On 2018/09/24 21:31, Jan Kara wrote:
> On Mon 24-09-18 19:29:10, Tetsuo Handa wrote:
>> On 2018/09/24 7:03, Ming Lei wrote:
>>> On Sat, Sep 22, 2018 at 09:39:02PM +0900, Tetsuo Handa wrote:
>>>> Hello, Ming Lei.
>>>>
>>>> I'd like to hear your comment on this patch regarding the ordering of
>>>> stopping kernel thread.
>>>>
>>>>   > In order to enforce this strategy, this patch inversed
>>>>   > loop_reread_partitions() and loop_unprepare_queue() in loop_clr_fd().
>>>>   > I don't know whether it breaks something, but I don't have testcases.
>>>>
>>>> Until 3.19, kthread_stop(lo->lo_thread) was called before
>>>> ioctl_by_bdev(bdev, BLKRRPART, 0) is called.
>>>> During 4.0 to 4.3, the loop module was using "kloopd" workqueue.
>>>> But since 4.4, loop_reread_partitions(lo, bdev) is called before
>>>> loop_unprepare_queue(lo) is called. And this patch is trying to change to
>>>> call loop_unprepare_queue() before loop_reread_partitions() is called.
>>>> Is there some reason we need to preserve current ordering?
>>>
>>> IMO, both the two orders are fine, and what matters is that 'lo->lo_state'
>>> is updated before loop_reread_partitions(), then any IO from loop_reread_partitions
>>> will be failed, so it shouldn't be a big deal wrt. the order between
>>> loop_reread_partitions() and loop_unprepare_queue().
>>
>> OK. Thank you. Here is v4 patch (only changelog was updated).
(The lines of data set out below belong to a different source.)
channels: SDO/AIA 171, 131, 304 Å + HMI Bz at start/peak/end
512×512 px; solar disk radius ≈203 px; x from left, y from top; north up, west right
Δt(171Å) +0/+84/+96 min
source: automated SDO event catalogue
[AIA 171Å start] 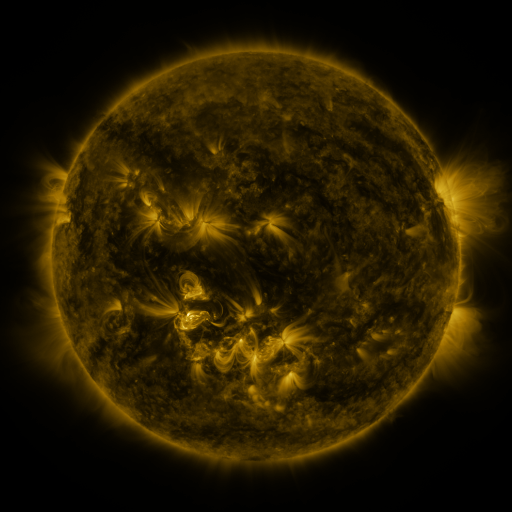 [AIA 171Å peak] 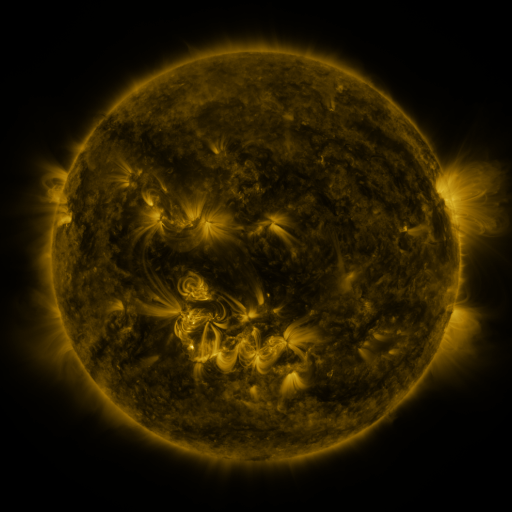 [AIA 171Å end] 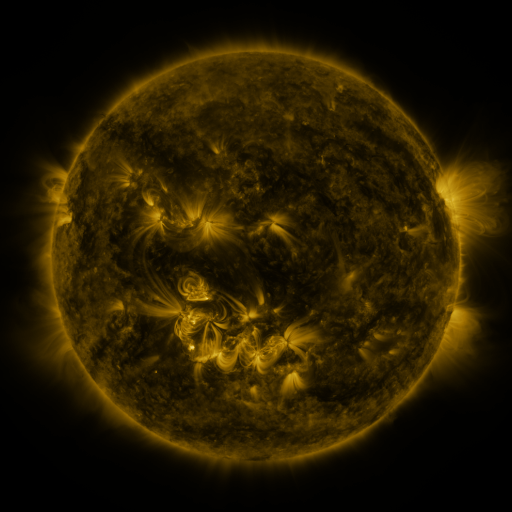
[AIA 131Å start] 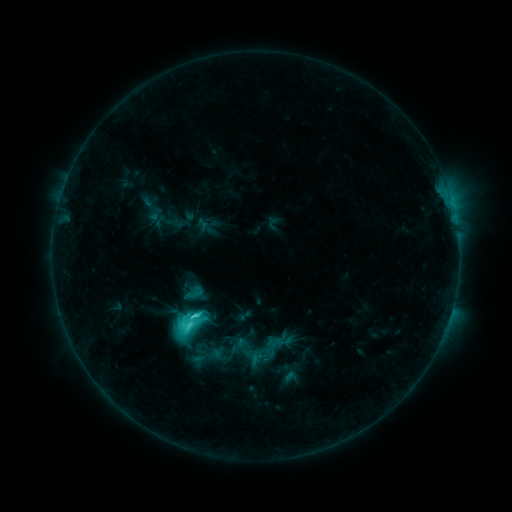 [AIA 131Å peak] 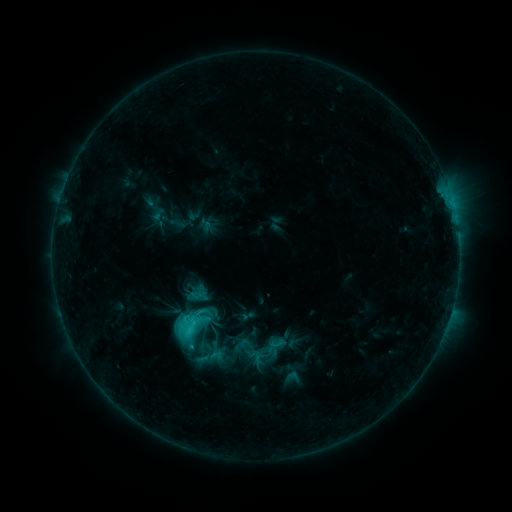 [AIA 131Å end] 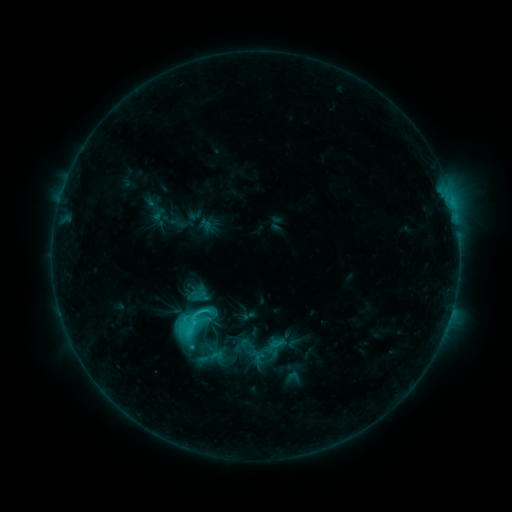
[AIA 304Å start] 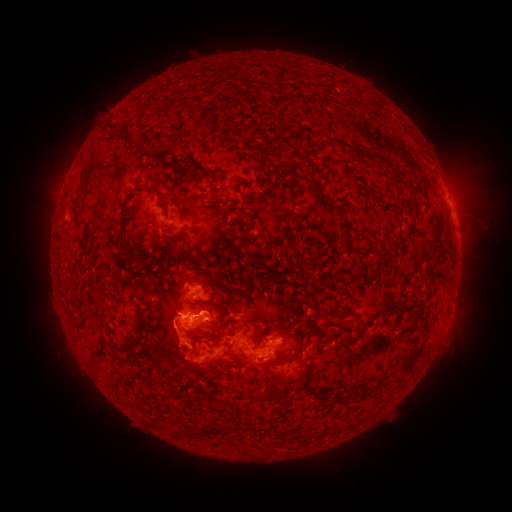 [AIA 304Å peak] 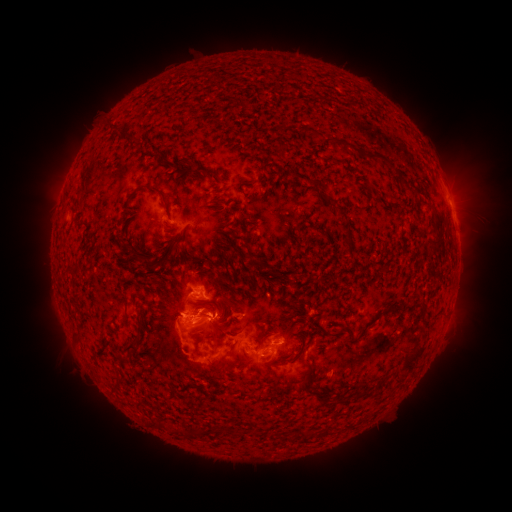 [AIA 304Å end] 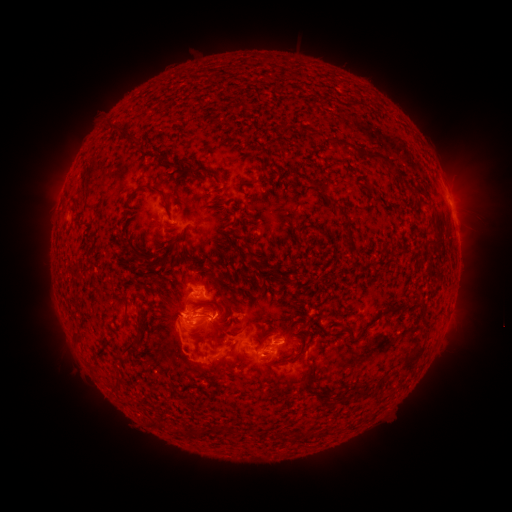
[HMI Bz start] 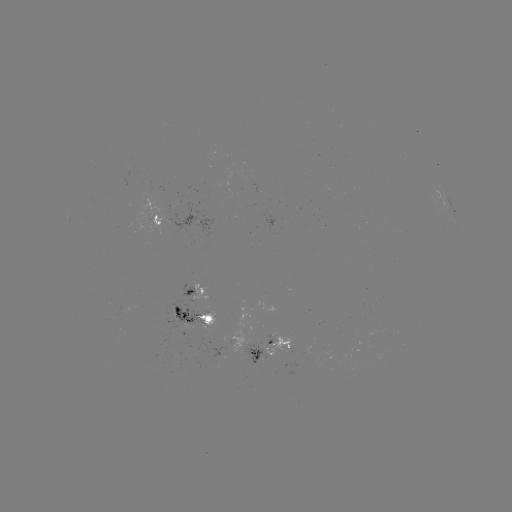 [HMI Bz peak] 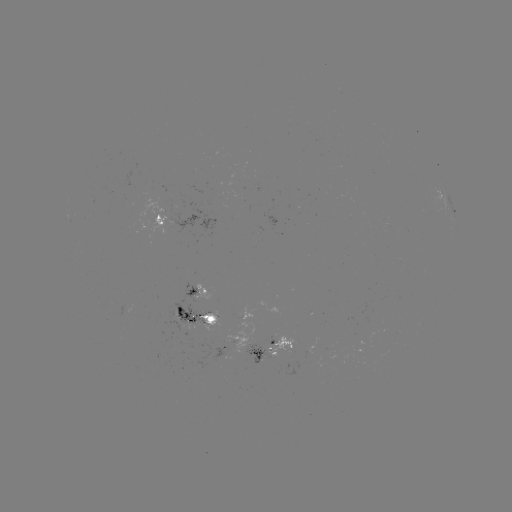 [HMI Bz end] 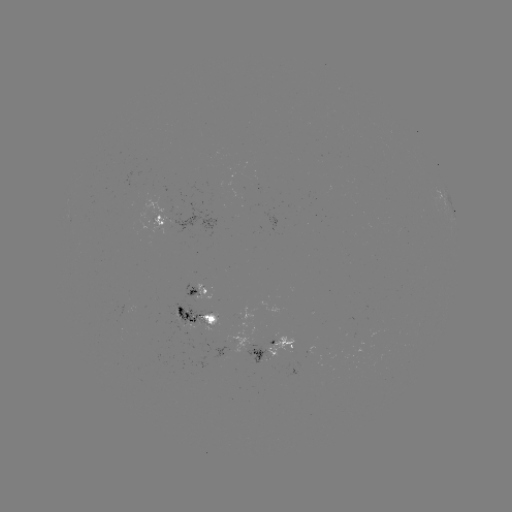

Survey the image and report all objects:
emerging-flux region: (201, 330)
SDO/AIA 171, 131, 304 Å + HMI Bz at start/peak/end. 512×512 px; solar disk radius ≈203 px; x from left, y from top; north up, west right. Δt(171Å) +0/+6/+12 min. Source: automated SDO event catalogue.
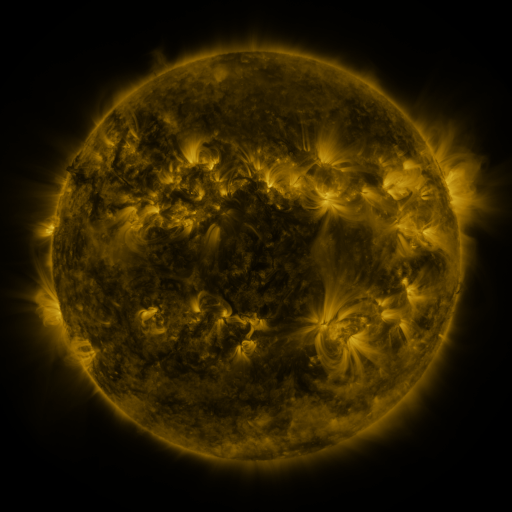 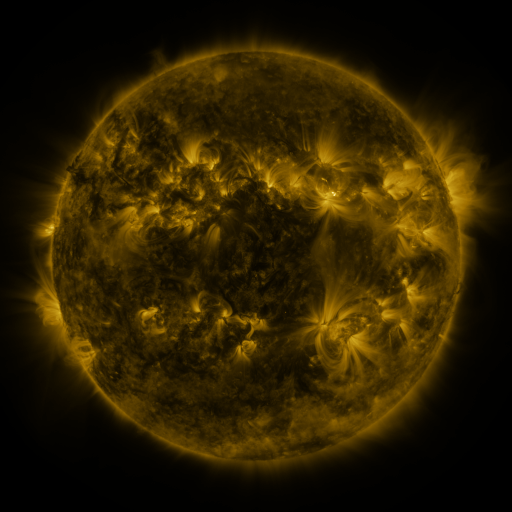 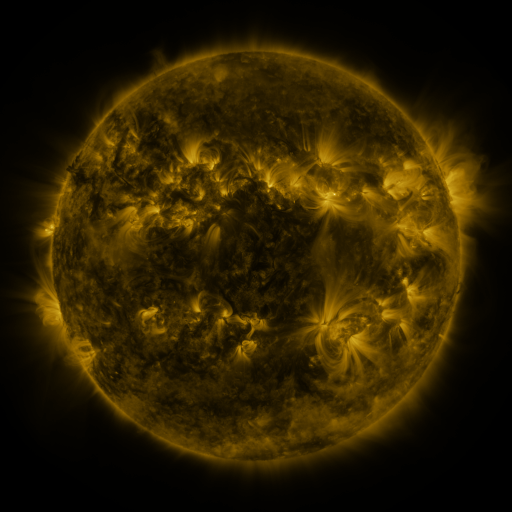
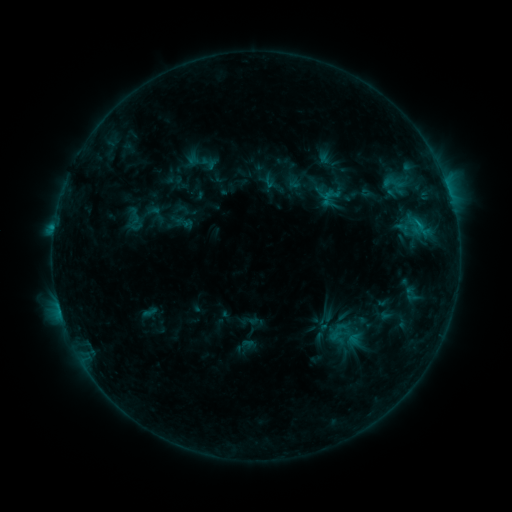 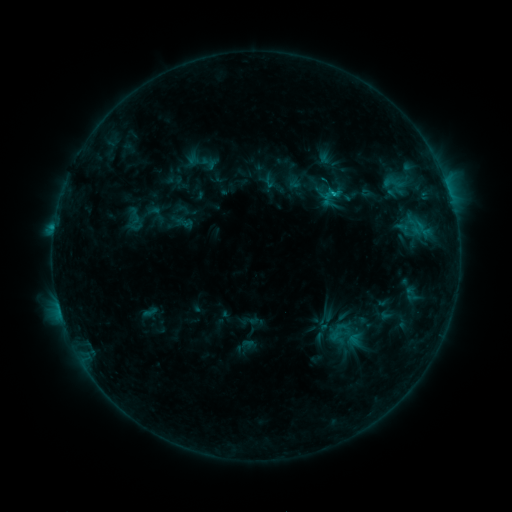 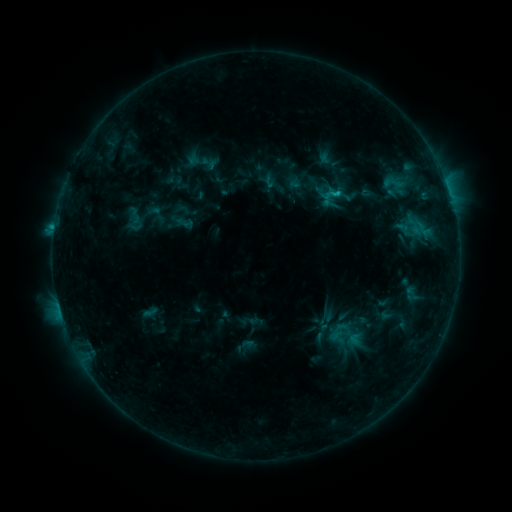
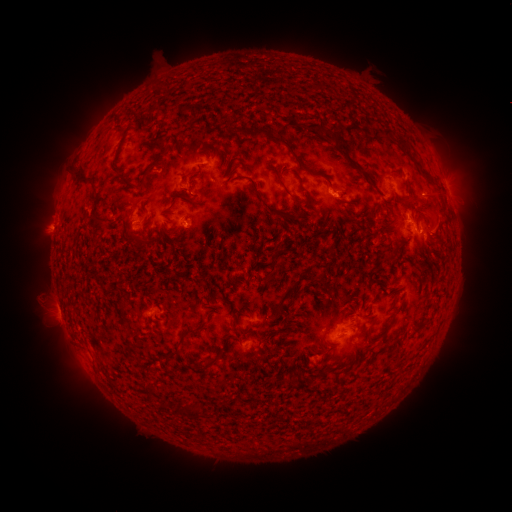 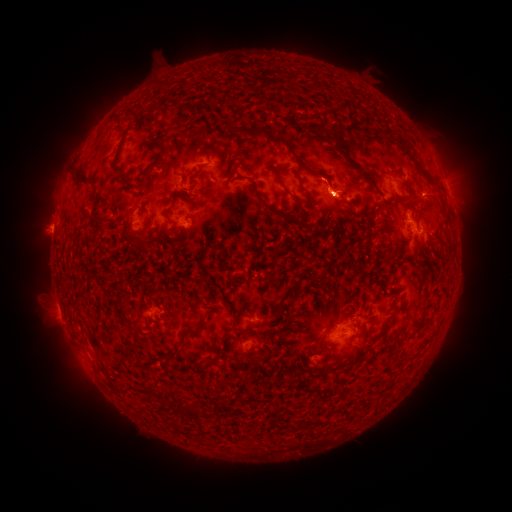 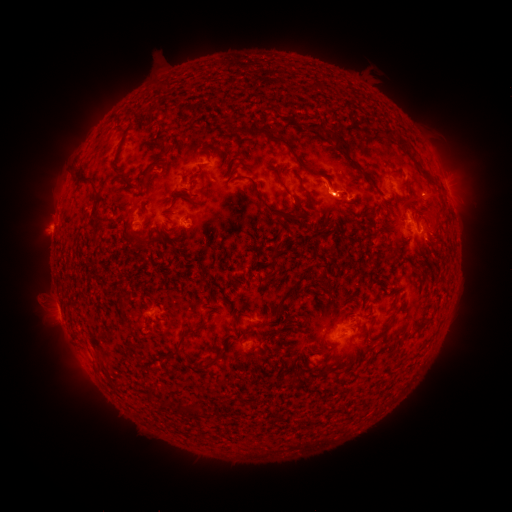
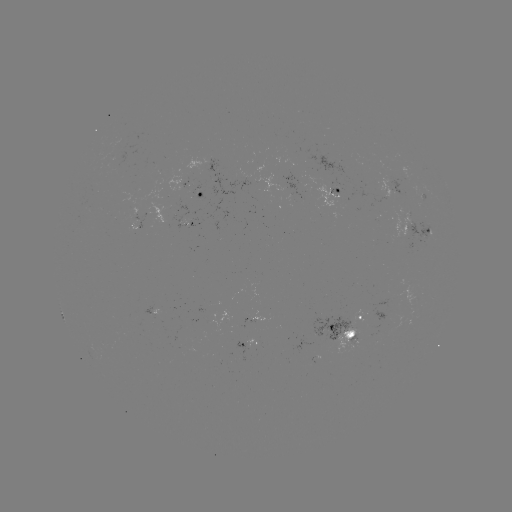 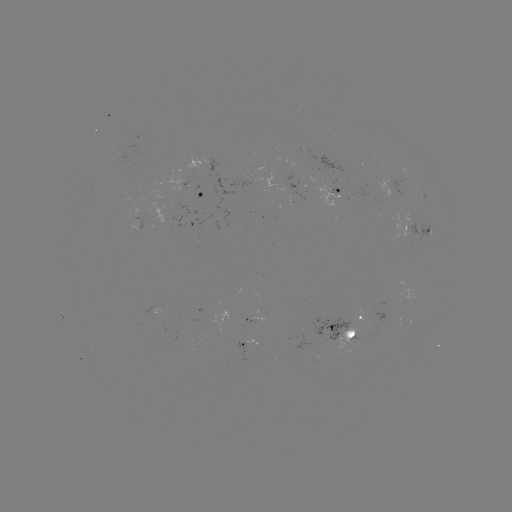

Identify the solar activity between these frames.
C1.3 flare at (332, 196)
>> Andrew, can we test this patch in the -mm tree?
>>
>> From 2278250ac8c5b912f7eb7af55e36ed40e2f7116b Mon Sep 17 00:00:00 2001
>> From: Tetsuo Handa <penguin-kernel@xxxxxxxxxxxxxxxxxxx>
>> Date: Mon, 24 Sep 2018 18:58:37 +0900
>> Subject: [PATCH v4] block/loop: Serialize ioctl operations.
>>
>> syzbot is reporting NULL pointer dereference [1] which is caused by
>> race condition between ioctl(loop_fd, LOOP_CLR_FD, 0) versus
>> ioctl(other_loop_fd, LOOP_SET_FD, loop_fd) due to traversing other
>> loop devices without holding corresponding locks.
>>
>> syzbot is also reporting circular locking dependency between bdev->bd_mutex
>> and lo->lo_ctl_mutex [2] which is caused by calling blkdev_reread_part()
>> with lock held.
> 
> Thanks for looking into the loop crashes Tetsuo. I was looking into the
> loop code and trying to understand how your patch fixes them but I've
> failed. Can you please elaborate a bit on how exactly LOOP_CLR_FD and
> LOOP_SET_FD race to hit NULL pointer dereference? I don't really see the
> code traversing other loop devices as you mention in your changelog so I'm
> probably missing something. Thanks.
> 
> 								Honza
> 

That is explained in a discussion for [1] at
https://groups.google.com/forum/#!msg/syzkaller-bugs/c8KUcTAzTvA/3o_7g6-tAwAJ .
In the current code, the location of dangerous traversal is in loop_validate_file().